On my left, from the changing grays of morning sky, I gather the feeling of travelling towards north. Cool breeze from the paddy fields touch the faces of all the passengers and the strands of their hairs fly southwards, giving away the sense of seeing a black shredded black flag of an army that wants to survive any kind of adversities. The palate of sky is now more complicated. Dark clouds that have been scattered all over are now given golden and silvery edges by the ultimate artist of the universe. He seems to be very good at wash technique as minimum strokes of light turn the maximum area into a surreal expanse. Somewhere, the source of all lights seems to be struggling to come out as if a shy bride tries her best to come out of loving but forceful embraces of her bridegroom in one of those early nights of her marriage. The love pranks between sun and clouds go on for a long time till the world down there is sprinkled with an even light that helps me discern the people and structures along the way. At a junction, the bus stops and the bus conductor announces that it is a tea junction. A black skinny man with a steel vessel fitted on the carrier of his cycle stands down there selling piping hot tea in small paper cups. We look at each other and decide that we could have our first tea only when we reach Thiruvannamalai.  I see that most of the passengers seem to share our mood. None of them buys tea from this vendor except for the bus conductor. Even the driver seems to be disinterested. After a minute or so the bus starts moving again.
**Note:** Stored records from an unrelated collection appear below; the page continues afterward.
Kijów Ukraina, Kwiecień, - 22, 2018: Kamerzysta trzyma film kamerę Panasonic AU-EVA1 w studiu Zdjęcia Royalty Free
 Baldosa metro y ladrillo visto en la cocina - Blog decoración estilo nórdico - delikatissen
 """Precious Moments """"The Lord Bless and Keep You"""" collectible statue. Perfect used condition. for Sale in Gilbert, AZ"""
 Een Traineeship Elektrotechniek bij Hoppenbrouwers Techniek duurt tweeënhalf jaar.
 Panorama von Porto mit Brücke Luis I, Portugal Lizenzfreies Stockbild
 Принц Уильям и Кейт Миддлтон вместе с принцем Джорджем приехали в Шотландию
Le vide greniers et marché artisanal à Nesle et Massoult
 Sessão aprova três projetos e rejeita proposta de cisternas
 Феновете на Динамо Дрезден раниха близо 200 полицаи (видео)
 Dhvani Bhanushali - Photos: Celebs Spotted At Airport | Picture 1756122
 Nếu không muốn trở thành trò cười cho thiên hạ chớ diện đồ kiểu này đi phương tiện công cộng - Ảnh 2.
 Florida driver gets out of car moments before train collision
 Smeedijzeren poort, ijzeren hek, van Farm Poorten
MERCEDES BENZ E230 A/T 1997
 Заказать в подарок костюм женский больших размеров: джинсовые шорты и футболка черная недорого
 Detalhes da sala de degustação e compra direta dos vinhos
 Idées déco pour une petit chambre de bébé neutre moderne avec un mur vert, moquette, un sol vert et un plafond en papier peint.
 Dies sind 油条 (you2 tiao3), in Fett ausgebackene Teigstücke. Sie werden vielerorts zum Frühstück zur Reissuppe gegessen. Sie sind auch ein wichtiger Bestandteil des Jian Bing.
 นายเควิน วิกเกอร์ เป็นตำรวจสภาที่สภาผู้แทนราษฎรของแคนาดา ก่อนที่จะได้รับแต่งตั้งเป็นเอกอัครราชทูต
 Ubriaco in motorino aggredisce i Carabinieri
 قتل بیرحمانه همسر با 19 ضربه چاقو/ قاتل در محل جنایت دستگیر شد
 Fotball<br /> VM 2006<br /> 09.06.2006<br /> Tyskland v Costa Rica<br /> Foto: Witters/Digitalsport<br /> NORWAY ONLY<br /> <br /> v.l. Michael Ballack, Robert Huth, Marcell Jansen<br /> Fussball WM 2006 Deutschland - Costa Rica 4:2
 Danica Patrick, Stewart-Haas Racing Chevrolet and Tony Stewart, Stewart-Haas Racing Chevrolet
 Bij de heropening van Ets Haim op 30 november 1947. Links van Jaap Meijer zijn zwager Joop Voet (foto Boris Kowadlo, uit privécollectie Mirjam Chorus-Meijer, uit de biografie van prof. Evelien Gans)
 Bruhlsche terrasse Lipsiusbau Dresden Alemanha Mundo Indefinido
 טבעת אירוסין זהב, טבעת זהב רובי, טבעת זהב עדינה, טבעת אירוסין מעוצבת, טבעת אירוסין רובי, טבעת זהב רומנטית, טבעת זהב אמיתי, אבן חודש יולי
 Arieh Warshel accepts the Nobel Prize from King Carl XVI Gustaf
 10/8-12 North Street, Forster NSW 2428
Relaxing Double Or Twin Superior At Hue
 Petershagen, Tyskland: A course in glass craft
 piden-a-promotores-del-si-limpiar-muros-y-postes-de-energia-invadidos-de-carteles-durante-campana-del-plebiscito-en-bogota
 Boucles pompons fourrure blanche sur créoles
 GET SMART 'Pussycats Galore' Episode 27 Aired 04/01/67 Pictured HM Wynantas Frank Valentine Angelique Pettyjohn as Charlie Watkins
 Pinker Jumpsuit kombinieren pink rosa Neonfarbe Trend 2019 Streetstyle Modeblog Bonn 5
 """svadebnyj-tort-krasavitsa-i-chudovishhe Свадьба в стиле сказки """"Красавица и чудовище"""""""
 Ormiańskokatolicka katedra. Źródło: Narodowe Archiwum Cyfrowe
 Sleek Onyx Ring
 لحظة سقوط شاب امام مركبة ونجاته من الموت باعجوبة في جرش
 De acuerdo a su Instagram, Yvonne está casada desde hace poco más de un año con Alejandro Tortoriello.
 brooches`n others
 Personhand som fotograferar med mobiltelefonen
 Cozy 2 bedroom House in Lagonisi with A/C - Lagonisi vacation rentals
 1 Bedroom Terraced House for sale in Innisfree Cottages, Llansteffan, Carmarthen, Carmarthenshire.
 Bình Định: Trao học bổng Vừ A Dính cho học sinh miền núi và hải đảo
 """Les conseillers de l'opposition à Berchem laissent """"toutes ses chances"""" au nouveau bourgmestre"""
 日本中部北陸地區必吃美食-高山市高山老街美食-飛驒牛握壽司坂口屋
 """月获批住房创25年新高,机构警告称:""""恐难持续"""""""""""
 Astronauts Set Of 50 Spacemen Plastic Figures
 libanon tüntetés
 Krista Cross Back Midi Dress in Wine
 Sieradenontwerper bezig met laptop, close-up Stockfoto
 (Woman making Kolam - source- the Hindu)

We are silent. Shibu may be thinking of his previous visits to Thiruvannamalai, I imagine. I look at him. Though he is very animated while talking to me, now he is sitting still without changing his facial expression. I prefer not to break his inertness; maybe he has reached a sort of equilibrium with the movement of the bus. My mind is not at peace. The skeptic in me surfaces again and again and asks me why I have undertaken this journey. Is it going to be a life changing experience, as hinted by Shibu several times before? Or is it going to be a fun trip? I do not like fun trips. I do not even like the word ‘fun’. Yes, travelling helps one to realize many things. Those are occasions that bring in so many different sights and sounds, individuals and their stories into our experiential zones. They could correct us; they could also lead us to grave mistakes. But nothing is fun about all those things. Fun is for those people who undertake journeys for the heck of it. They live by handbooks and they organize their trips with the clear intention to derive fun out of anything and everything that they do while traveling. I have seen people who are on vacation behaving like monkeys because they believe that they have worked hard enough and it is time to have fun. So if people are going to a sea shore destination, even at the airport or railway station they start behaving as if they have already reached the sea shore. May be seeing them in their pursuit of fun is the real fun for people like me who dispassionately, if not reluctantly take up trips. Maybe this is a very personal view.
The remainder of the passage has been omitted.